After his final release, the 34-year-old Crane spent the last few weeks of his life "going about the country" picking up odd jobs and "drinking harder and harder." On the day before his death, he was given notice that he would have to vacate his room (in a Rochester, New York hotel) the next day. He had been drinking heavily all day, and when he retired "seemed to be very gloomy." The next morning, Crane was found dead in his bed. A coroner's inquest was conducted, and the official verdict was an "accidental death from taking a chloral prescription for nervousness." Despite the coroner's verdict, others reported that Crane committed suicide by drinking acid. Crane was survived by a wife and child.

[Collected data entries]

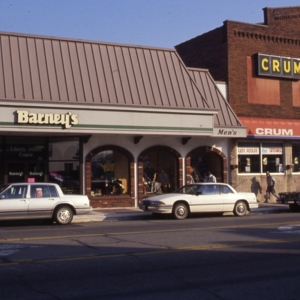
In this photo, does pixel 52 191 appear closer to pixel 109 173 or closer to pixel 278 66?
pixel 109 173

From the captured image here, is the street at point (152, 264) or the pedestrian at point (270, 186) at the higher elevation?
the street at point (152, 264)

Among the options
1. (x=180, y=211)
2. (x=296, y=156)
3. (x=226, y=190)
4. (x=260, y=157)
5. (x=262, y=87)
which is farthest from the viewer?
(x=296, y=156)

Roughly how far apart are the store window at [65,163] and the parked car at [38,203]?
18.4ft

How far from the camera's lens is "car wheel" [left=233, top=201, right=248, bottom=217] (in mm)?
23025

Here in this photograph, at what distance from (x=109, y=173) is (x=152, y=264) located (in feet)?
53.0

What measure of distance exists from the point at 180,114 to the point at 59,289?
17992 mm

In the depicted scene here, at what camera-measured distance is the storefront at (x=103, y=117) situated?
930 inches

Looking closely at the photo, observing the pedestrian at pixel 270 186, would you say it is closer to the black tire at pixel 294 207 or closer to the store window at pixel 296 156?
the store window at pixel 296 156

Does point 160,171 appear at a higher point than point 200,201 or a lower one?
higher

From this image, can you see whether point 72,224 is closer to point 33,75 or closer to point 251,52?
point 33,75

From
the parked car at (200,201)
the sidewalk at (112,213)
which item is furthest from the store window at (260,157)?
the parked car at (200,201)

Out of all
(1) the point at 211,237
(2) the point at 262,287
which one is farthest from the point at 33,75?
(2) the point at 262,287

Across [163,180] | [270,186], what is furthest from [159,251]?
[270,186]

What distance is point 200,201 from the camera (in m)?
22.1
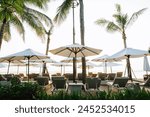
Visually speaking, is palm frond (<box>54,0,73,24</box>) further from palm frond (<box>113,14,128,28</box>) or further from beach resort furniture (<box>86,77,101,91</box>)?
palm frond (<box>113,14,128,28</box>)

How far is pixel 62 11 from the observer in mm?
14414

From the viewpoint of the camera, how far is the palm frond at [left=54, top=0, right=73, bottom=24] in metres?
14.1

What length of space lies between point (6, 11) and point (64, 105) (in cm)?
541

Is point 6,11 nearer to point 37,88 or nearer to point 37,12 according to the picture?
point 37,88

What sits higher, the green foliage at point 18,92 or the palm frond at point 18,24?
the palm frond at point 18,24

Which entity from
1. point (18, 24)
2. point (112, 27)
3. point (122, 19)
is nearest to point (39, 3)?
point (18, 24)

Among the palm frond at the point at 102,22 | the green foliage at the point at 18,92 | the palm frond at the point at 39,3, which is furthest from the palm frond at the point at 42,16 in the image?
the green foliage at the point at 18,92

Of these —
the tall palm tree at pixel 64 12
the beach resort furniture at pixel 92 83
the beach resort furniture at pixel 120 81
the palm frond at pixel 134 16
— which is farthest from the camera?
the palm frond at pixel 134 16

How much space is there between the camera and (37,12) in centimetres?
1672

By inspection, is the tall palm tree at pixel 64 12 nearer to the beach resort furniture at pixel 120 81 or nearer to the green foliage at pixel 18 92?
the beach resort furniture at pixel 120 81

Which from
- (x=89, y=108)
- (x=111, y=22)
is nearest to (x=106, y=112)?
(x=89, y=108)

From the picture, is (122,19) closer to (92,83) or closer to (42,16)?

## What to work on
A – Summarize the passage on Crane's final weeks and death in two sentences.
B – Carry on the passage on Crane's final weeks and death from its last sentence.

## Results
A – After his final release, the 34-year-old Crane drifted around the country taking odd jobs and drinking more and more heavily, and on the morning after he was told to leave his Rochester hotel room, he was found dead in his bed. A coroner's inquest ruled the death accidental, caused by a chloral prescription taken for nervousness, though others reported that he killed himself by drinking acid; he left behind a wife and child.

B –
== Cannonball Crane in modern literature ==
In 1996, Canadian poet Bruce Meyer published a book "Goodbye Mr. Spalding", which includes a story titled "Sunlight Park." Sunlight Park was the name of the first ballpark in Toronto. Meyer chronicles Cannonball Crane's performance in leading the Maple Leafs to Toronto's first baseball championship in 1887 pennant and, a century later, a grieving father's drive to uncover the events surrounding Cannonball's death. Unable to confront the death of his teenage son, the father chooses, instead, to unravel the secret of Crane's final days. His desire to learn the truth transports him through time to an imagined meeting with Cannonball. Their "interview" resolves the mystery of Crane's apparent suicide and helps the father accept the death of his son.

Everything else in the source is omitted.